Endpoint data leak prevention still a major headache

More than one in three (38%) of respondents are still failing to deploy any form of data leak prevention, whether that be device control, endpoint DLP or DLP appliances. Amongst small to medium sized business this figure increases to over half of organizations (54%), according to a survey by DeviceLock.

The survey also revealed that even those managers that are deploying technology solutions to prevent data leakage from within their organizations the majority are failing to protect all the possible channels where data leakage can occur.

In spite of the rapidly growing use of personal smartphones and PDA’s within business environments, less than half (48%) of all respondents who had deployed a DLP solution reported that they controlled the data synchronizations between employees’ computers and their smartphones.

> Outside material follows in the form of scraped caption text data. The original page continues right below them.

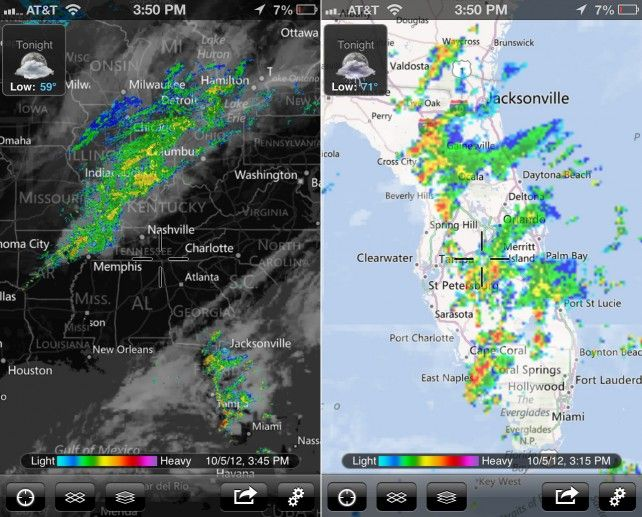 Weather Map Apps.Myradar Weather Radar Gains New Map Data And Iphone 5 Support Apps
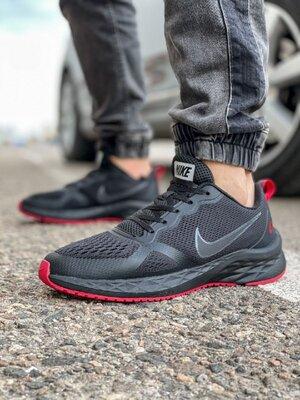 Кроссовки мужские Nike Zoom Winflo 8 TOP , черные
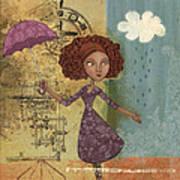 Umbrella Girl Poster by Karyn Lewis Bonfiglio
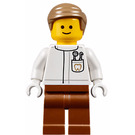 LEGO Assembly Square Dentist Minifigure
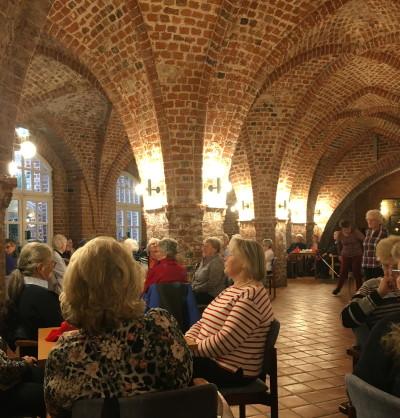 Weihnachtsfeier Lübecker Frauenverbände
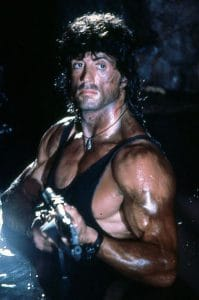 Sly Stallone as John Rambo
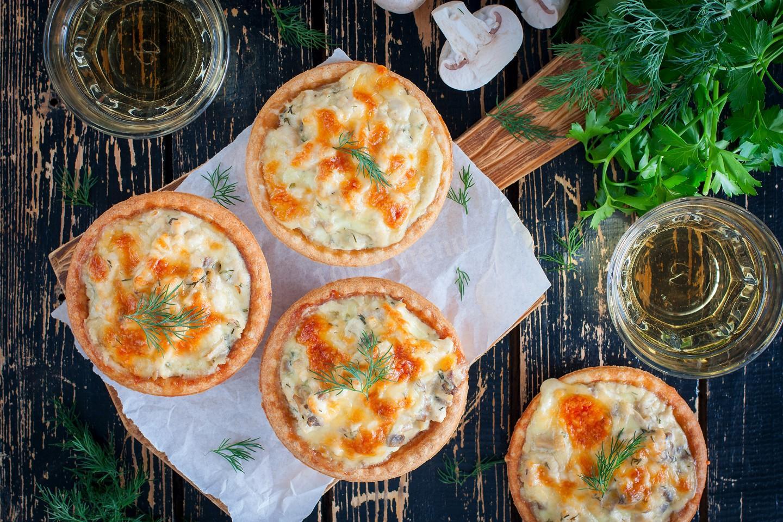 5 смачних новорічних салатів і закусок з доступних інгредієнтів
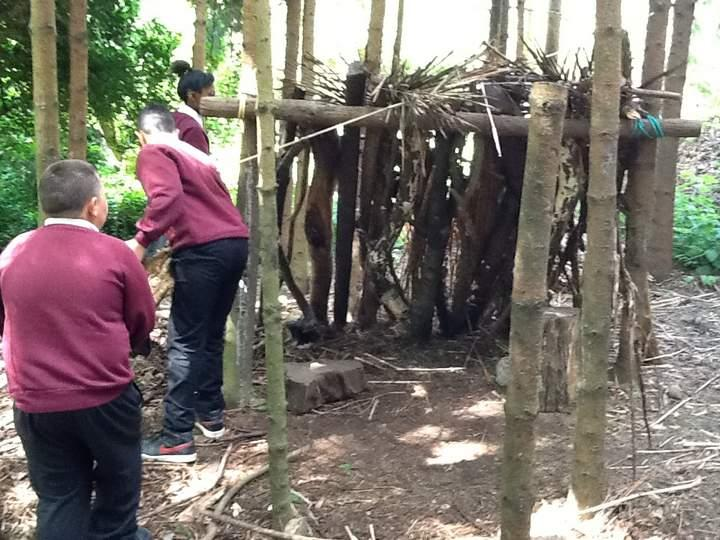 Environmental Education Centre - May 2017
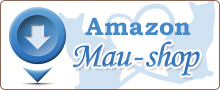 Amazon Mau-shop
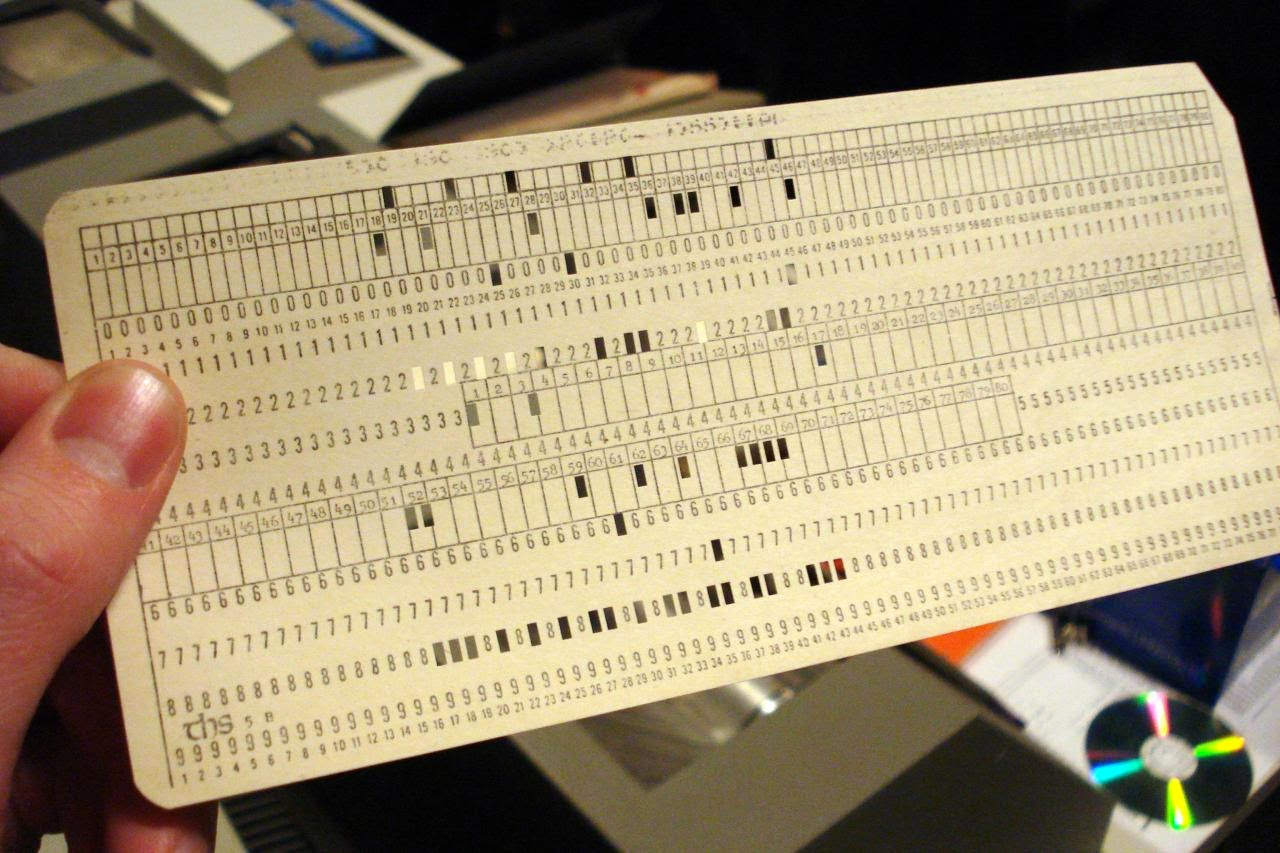 Punched Card System
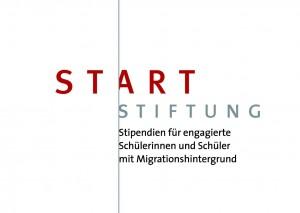 start_logo_neu
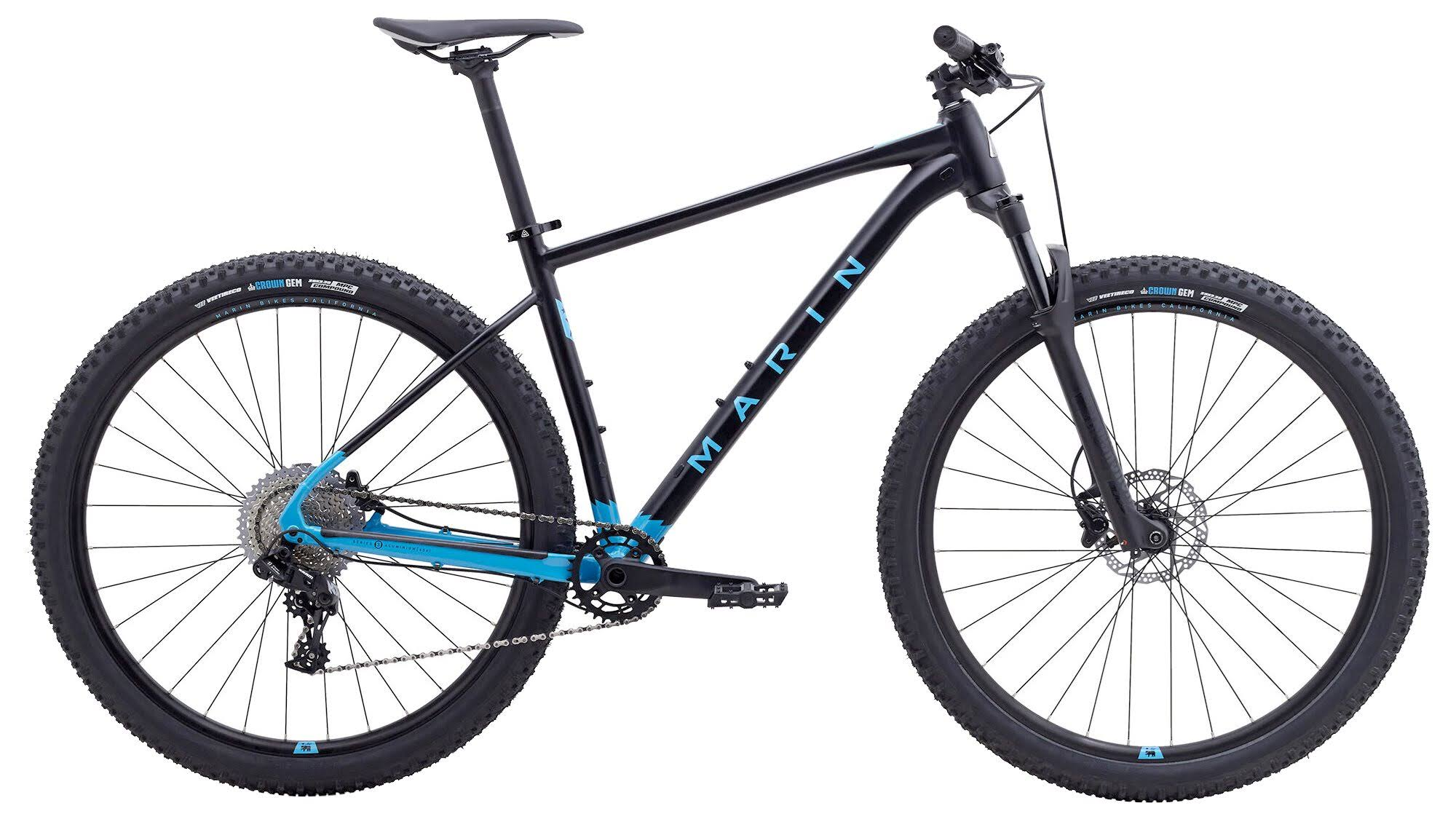 Marin Team Marin Mountain Bike 2020 Satin Black / Cyan / MD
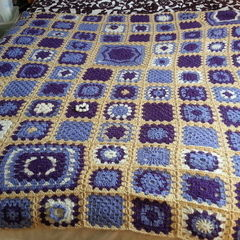 Random Granny Squares Throw......Purple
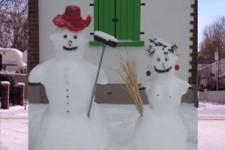 Schneemann oder Schneefrau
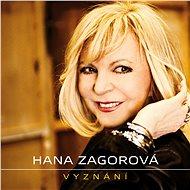Zagorová Hana: Vyznání - CD - Hudební CD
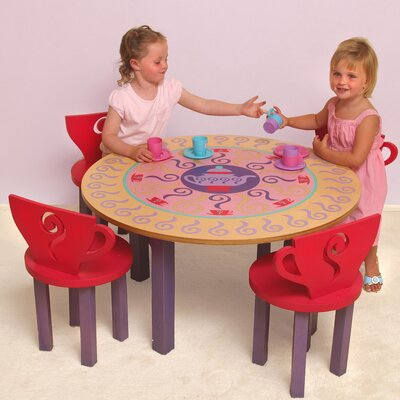 Little Girl Tea Set, 5 Piece Table and Chair Set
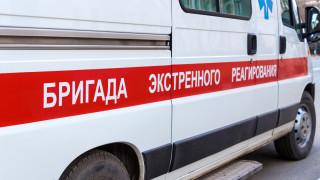 Автобус се взриви в руския Воронеж, има жертва и множество ранени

Furthermore only a quarter (26%) of respondents that use DLP solutions are able to control the content of documents printed from corporate computers. This is despite the fact that a recent study published by the Ponemon Institute concluded that the document printing channel was found to be the most often used for stealing corporate data.

Key findings

77 % of respondents acknowledged that they monitor employees’ Webmail and social networking applications such as Facebook and Twitter to prevent data leakage, regardless of whether corporate or private accounts are used. Only 8% of respondents believe that privacy concerns are an obstacle for enforcing such controls, suggesting that concerns about security breaches override those of privacy.

The overwhelming majority of respondents (75%) stated that DLP solutions should support out-of-the-box components for full-text searching in their audit and shadow log database. The reason for this is clearly that full-text search capability reduces the labor and time expenses for security compliance auditing, incident investigations and forensic analysis for IT departments.

IT departments are becoming acutely aware of the need to keep costs arising from highly resource intensive processes – such as security compliance auditing, incident investigations, and forensic analysis to a minimum. Affordability and ease-of-use clearly remain significant barriers of entry for those responsible for protecting organisations,’ data especially amongst small to medium sized businesses.